# EX1

# Setup

In [1]:
import os
import numpy as np
import pandas as pd
import subprocess
from langchain.document_loaders import DirectoryLoader
from langchain.document_loaders import UnstructuredPDFLoader
from langchain_community.document_loaders import PyPDFLoader
from langchain.vectorstores import Chroma
from langchain.embeddings import HuggingFaceEmbeddings
from langchain_text_splitters import RecursiveCharacterTextSplitter
from langchain.chains.question_answering import load_qa_chain
import chromadb
from itertools import combinations

In [2]:
from BRAD import llms
from BRAD import brad
from BRAD import rag

[nltk_data] Downloading package words to /home/jpic/nltk_data...
[nltk_data]   Package words is already up-to-date!
[nltk_data] Downloading package wordnet to /home/jpic/nltk_data...
[nltk_data]   Package wordnet is already up-to-date!
[nltk_data] Downloading package omw-1.4 to /home/jpic/nltk_data...
[nltk_data]   Package omw-1.4 is already up-to-date!


## Load LLM + Database

In [3]:
# llm = llms.load_nvidia(nvidia_model = 'meta/llama3-70b-instruct', temperature=0)
llm = llms.load_llama('/nfs/turbo/umms-indikar/shared/projects/RAG/models/llama-2-70b-orca-200k.Q3_K_S.gguf')

In [5]:
llm

LlamaCpp(verbose=False, callbacks=<langchain_core.callbacks.manager.CallbackManager object at 0x14c84de2c950>, client=<llama_cpp.llama.Llama object at 0x14c9502ad890>, model_path='/nfs/turbo/umms-indikar/shared/projects/RAG/models/llama-2-70b-orca-200k.Q3_K_S.gguf', n_ctx=4096, max_tokens=1000, temperature=0.0)

In [12]:
import torch
seed = 0
if torch.cuda.is_available():
    generator = torch.Generator('cuda').manual_seed(seed)
else:
    generator = torch.Generator().manual_seed(seed)

In [14]:
persist_directory = '/nfs/turbo/umms-indikar/shared/projects/RAG/databases/DigitalLibrary-10-June-2024/'
embeddings_model = HuggingFaceEmbeddings(model_name='BAAI/bge-base-en-v1.5', model_kwargs = {'device': 'cpu'}) #, model_kwargs={'CUDA_LAUNCH_BLOCKING':1})
db_name = "DigitalLibrary"
_client_settings = chromadb.PersistentClient(path=(persist_directory + db_name))
vectordb = Chroma(persist_directory=persist_directory, embedding_function=embeddings_model, client=_client_settings, collection_name=db_name)

Tue Jun 11 10:08:50 2024 INFO Load pretrained SentenceTransformer: BAAI/bge-base-en-v1.5
Tue Jun 11 10:08:52 2024 INFO Anonymized telemetry enabled.

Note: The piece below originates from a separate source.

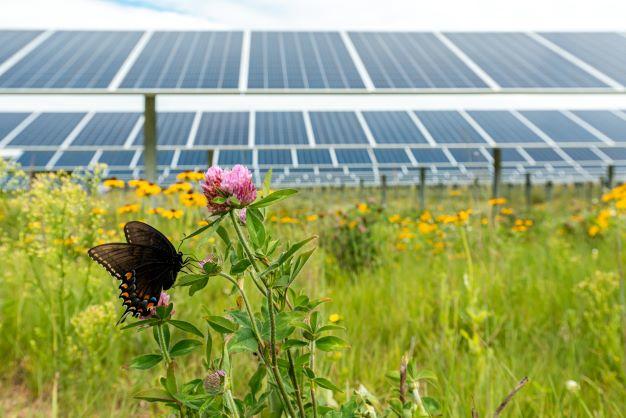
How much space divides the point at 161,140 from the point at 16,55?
5.53m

See                     https://docs.trychroma.com/telemetry for more information.
Tue Jun 11 10:08:53 2024 INFO Collection DigitalLibrary is not created.


## Code for Running the Experiment

In [20]:
def runPrompt(prompt,
              llm,                                         # preloaded LLM
              vectordb,                                    # preloaded vector database
              numArticles      = 5,                        # Number of documents used with RAG
              numHidden        = 2,                        # Number of unused documents with RAG
              numNoRagCalls    = 3,                        # Number of trials without the RAG
              ragOutputFile    ='EX-10-JUNE-2024-RAG.csv', # Outputs of the LLM with the RAG
              llmOnlyOutputFile='EX-10-JUNE-2024-LLM.csv'):# Outputs of the LLM without the RAG
    # Database look up
    documentSearch = vectordb.similarity_search_with_relevance_scores(prompt, k=numArticles)
    docs, scores = rag.getDocumentSimilarity(documentSearch)

    # Make the RAG chain
    chain = load_qa_chain(llm, chain_type="stuff", verbose = True)

    # Output information
    outputs = {
        'prompt':[],
        'response':[],
    }
    for i in range(numHidden):
        outputs['hiddenText-' + str(i)] = []
        outputs['hiddenRef-' + str(i)] = []
        outputs['hiddenScore-' + str(i)] = []
    for i in range(numArticles - numHidden):
        outputs['usedText-' + str(i)] = []
        outputs['usedRef-' + str(i)] = []
        outputs['usedScore-' + str(i)] = []

    # Iterate over combinations of documents
    for usedDocsIdxs in list(combinations(np.arange(numArticles), numArticles-numHidden)):
        print(usedDocsIdxs)
        # Organize docs
        usedDocs, usedScores, hiddenDocs, hiddenScores = [], [], [], []
        for idx in range(numArticles):
            if idx in usedDocsIdxs:
                usedDocs.append(docs[idx])
                usedScores.append(scores[idx])
            else:
                hiddenDocs.append(docs[idx])
                hiddenScores.append(scores[idx])

        # Call LLM
        response   = chain({"input_documents": usedDocs, "question": prompt})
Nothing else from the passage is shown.